START Extracted data
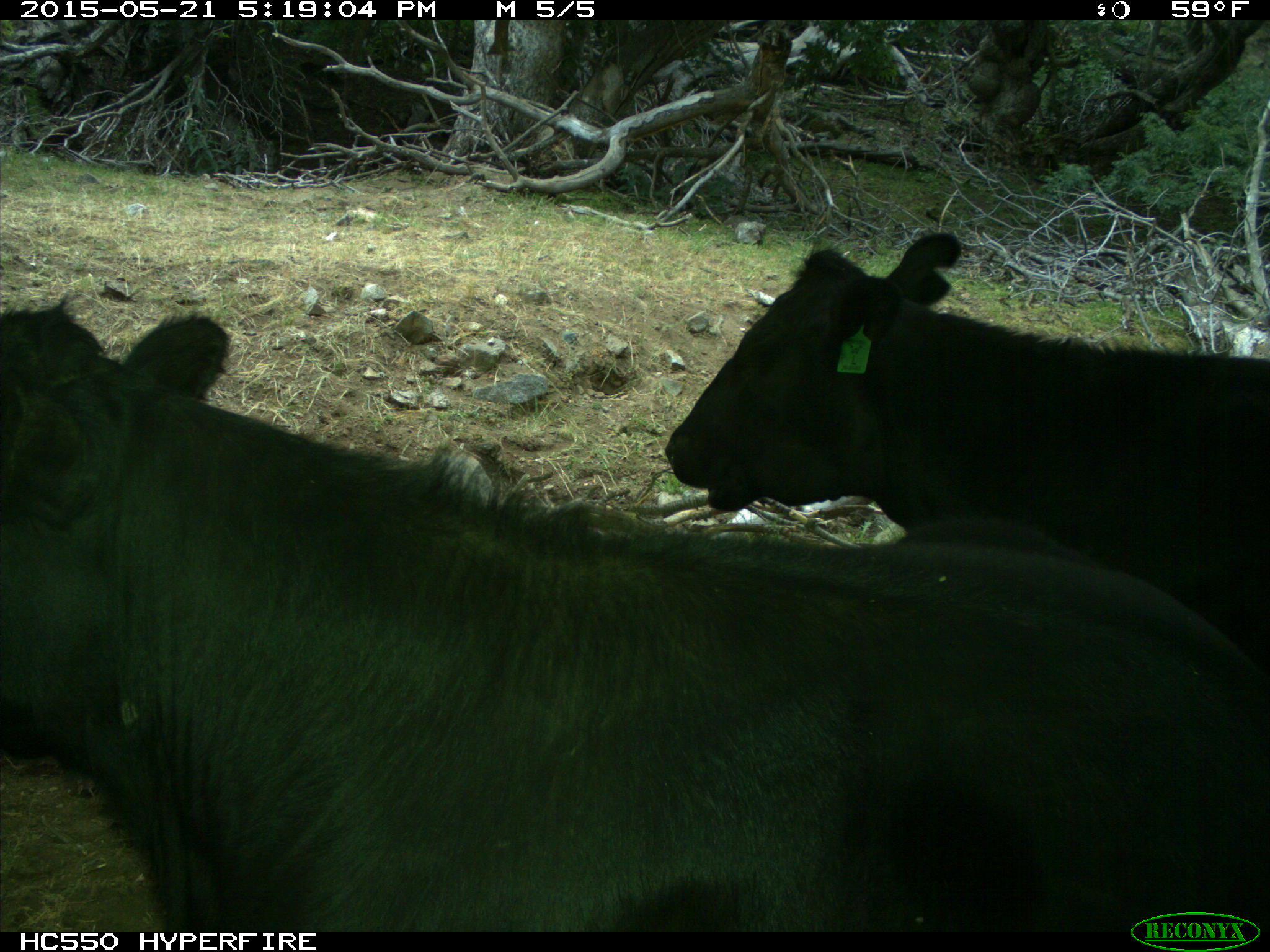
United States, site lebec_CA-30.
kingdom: Animalia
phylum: Chordata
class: Mammalia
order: Artiodactyla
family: Bovidae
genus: Bos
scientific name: Bos taurus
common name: domestic cow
END Extracted data
● **Aim of the exercise**
Would you copy all of the data exactly? Keep the pictures out of it.

● **Problem solution**
United States, site lebec_CA-30.
kingdom: Animalia
phylum: Chordata
class: Mammalia
order: Artiodactyla
family: Bovidae
genus: Bos
scientific name: Bos taurus
common name: domestic cow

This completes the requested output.